▸ INSTRUCTIONS FOR THE TASK
Repeat the material below word for word, but leave out the pictures.

▸ LISTED RECORDS
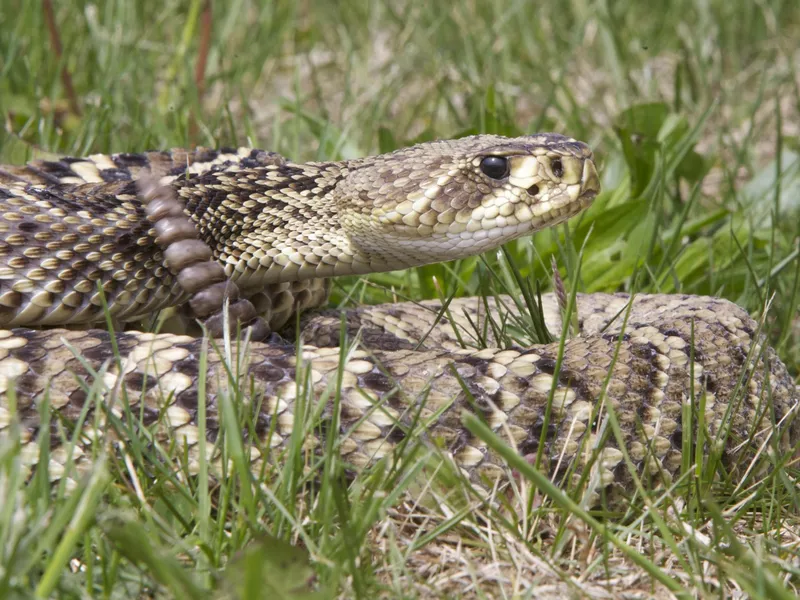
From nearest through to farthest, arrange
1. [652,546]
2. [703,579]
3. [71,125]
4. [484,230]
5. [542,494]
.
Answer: [703,579]
[652,546]
[542,494]
[484,230]
[71,125]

▸ ANSWER TO THE TASK
From nearest through to farthest, arrange
1. [652,546]
2. [703,579]
3. [71,125]
4. [484,230]
5. [542,494]
.
Answer: [703,579]
[652,546]
[542,494]
[484,230]
[71,125]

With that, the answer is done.